Another issue I want us to look at here is how did the vehicle get engulfed in flame? By the time we got there, the two vehicles had been taken off the road. So there was probably no fire explosion and there must have been enough time to put out the fire before the whole vehicle was engulfed. The fire started like a candle light. It is likely none of the two vehicles had a functional fire extinguisher. This brings to fore the importance of fire extinguishers. Many motorists only have fire extinguishers to show road safety officials on the road. Please note that policemen are not supposed to request for fire extinguishers when they check your papers. Past inspectors general of police have always insisted that policemen on the road are only enjoined to ask for driver’s license, vehicle license and insurance certificate. Anyway, all motorists must learn to carry functional fire extinguishers. Fire extinguishers are meant to be serviced periodically. Not doing that is like not having any. It is penny wise, pound foolish.

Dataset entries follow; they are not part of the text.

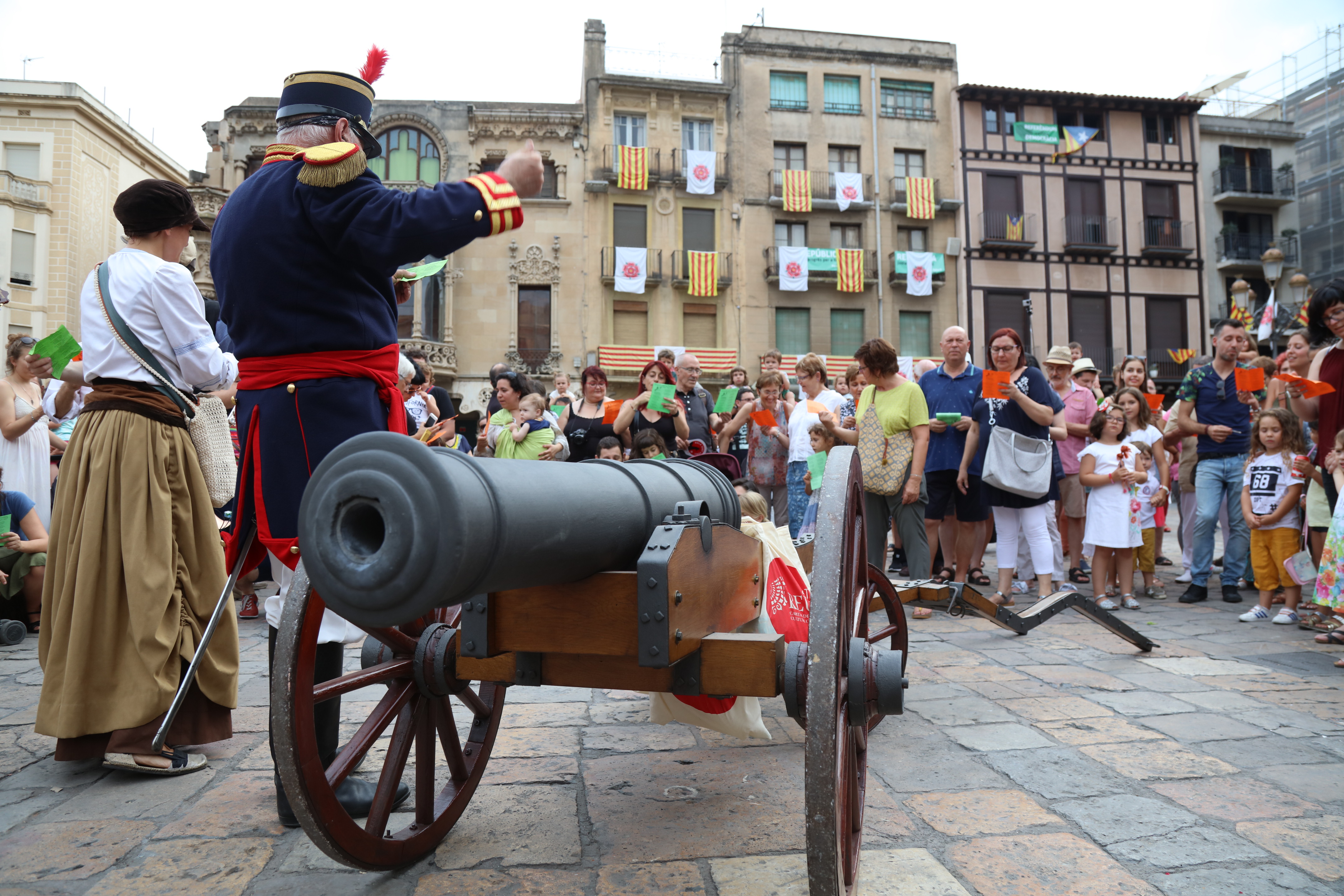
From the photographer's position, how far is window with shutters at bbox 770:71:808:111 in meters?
28.1

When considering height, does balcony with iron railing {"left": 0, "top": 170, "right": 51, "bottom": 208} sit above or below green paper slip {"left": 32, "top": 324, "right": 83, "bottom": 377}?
above

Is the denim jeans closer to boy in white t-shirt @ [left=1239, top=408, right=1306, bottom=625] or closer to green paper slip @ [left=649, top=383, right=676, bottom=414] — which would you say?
boy in white t-shirt @ [left=1239, top=408, right=1306, bottom=625]

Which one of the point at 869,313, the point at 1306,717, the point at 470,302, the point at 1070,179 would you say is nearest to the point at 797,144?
the point at 869,313

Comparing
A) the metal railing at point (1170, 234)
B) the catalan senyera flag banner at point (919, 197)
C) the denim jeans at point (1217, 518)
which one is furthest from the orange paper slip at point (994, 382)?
the metal railing at point (1170, 234)

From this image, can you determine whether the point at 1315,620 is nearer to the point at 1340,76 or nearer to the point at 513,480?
the point at 513,480

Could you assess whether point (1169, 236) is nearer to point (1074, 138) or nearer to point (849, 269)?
point (1074, 138)

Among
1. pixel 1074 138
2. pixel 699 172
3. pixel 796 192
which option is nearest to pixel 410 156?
pixel 699 172

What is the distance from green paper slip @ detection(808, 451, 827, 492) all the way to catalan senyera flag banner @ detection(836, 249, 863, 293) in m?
20.8

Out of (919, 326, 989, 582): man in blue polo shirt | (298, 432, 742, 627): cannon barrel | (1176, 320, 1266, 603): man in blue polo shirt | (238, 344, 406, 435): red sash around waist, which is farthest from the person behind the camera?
(1176, 320, 1266, 603): man in blue polo shirt

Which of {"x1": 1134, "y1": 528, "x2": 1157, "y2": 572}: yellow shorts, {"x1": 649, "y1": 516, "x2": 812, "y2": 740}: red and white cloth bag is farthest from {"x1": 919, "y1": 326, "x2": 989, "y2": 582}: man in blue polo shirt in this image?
{"x1": 649, "y1": 516, "x2": 812, "y2": 740}: red and white cloth bag

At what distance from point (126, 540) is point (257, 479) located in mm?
786

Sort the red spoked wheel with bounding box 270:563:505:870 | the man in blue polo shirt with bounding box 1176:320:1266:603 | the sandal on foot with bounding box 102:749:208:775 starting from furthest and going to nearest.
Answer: the man in blue polo shirt with bounding box 1176:320:1266:603 → the sandal on foot with bounding box 102:749:208:775 → the red spoked wheel with bounding box 270:563:505:870

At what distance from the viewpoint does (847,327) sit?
27.9 metres

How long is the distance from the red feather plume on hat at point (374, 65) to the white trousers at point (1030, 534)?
4776 millimetres
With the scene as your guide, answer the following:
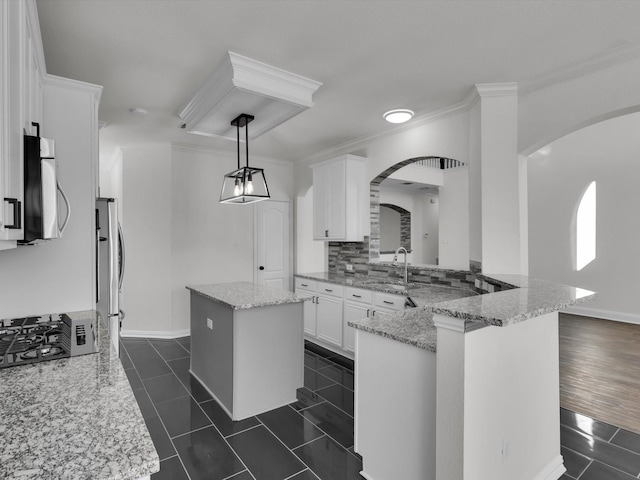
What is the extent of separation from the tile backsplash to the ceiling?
1638 millimetres

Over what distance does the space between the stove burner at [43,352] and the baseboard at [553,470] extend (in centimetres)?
254

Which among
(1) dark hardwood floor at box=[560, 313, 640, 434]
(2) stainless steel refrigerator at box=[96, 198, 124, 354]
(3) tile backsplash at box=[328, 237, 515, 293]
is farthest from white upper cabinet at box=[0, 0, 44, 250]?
(1) dark hardwood floor at box=[560, 313, 640, 434]

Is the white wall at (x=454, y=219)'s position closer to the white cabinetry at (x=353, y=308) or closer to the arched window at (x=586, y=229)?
the arched window at (x=586, y=229)

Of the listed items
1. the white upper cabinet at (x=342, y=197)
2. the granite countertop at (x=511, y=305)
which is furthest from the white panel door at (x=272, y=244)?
the granite countertop at (x=511, y=305)

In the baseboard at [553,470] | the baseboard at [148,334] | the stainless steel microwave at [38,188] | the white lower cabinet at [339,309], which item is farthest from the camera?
the baseboard at [148,334]

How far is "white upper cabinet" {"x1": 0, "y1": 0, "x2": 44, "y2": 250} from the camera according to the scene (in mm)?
1050

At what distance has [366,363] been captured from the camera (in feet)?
6.75

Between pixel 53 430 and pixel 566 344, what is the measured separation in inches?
214

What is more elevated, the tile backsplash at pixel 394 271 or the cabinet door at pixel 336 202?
the cabinet door at pixel 336 202

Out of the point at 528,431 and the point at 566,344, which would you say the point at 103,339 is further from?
the point at 566,344

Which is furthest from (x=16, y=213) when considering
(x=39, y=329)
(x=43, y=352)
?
(x=39, y=329)

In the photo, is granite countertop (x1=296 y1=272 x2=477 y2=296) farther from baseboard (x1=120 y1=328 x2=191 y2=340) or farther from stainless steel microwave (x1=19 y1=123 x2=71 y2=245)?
stainless steel microwave (x1=19 y1=123 x2=71 y2=245)

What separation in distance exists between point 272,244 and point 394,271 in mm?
2343

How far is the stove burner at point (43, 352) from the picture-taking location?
56.3 inches
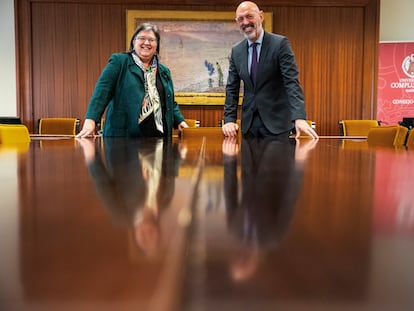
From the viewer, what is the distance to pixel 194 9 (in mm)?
5191

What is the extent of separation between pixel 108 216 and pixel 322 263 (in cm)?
11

Finally, there is a sight that irritates me on our roads. You get to a scene of an accident and see someone lying on the ground begging. What for? If you are the guilty party, simply apologise and provide the details of your insurance broker to the other party. Your insurance broker will take it from there. Even with a Motor (Third Party) Insurance that you got with a premium of N5,000 (private vehicles), you are covered to the tune of N1 million for third party property damage. Sometimes, the damage they are lying on the ground for will not take N200,000 to fix!